*SHORT EXERCISE:* Update the entries below by replacing every occurrence of "blue waist bag" with "blue belt pouch" and leaving all other text unchanged. Omit the pictures from your answer.

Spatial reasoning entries
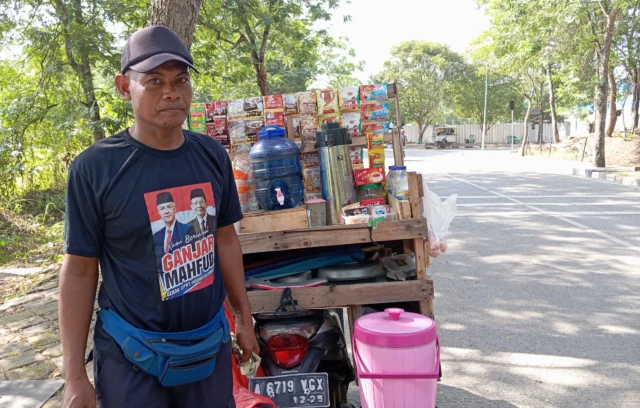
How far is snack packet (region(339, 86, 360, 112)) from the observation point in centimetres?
375

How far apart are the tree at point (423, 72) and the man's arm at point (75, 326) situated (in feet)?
156

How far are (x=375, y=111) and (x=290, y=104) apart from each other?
23.8 inches

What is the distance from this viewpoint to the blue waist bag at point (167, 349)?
1.72m

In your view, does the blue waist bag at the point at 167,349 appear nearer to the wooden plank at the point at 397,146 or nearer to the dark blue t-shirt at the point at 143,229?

*OUTPUT OF THE EXERCISE:*
How far is snack packet (region(339, 86, 360, 112)) from the observation point in centimetres?
375

How far apart are the tree at point (423, 72) and the man's arm at point (75, 326) situated (in feet)?
156

How far are (x=375, y=111) and (x=290, y=104) apart from each other?
23.8 inches

What is the distance from this viewpoint to the blue belt pouch at point (167, 349)?
1.72m

In your view, does the blue belt pouch at the point at 167,349 appear nearer to the wooden plank at the point at 397,146 or nearer to the dark blue t-shirt at the point at 143,229?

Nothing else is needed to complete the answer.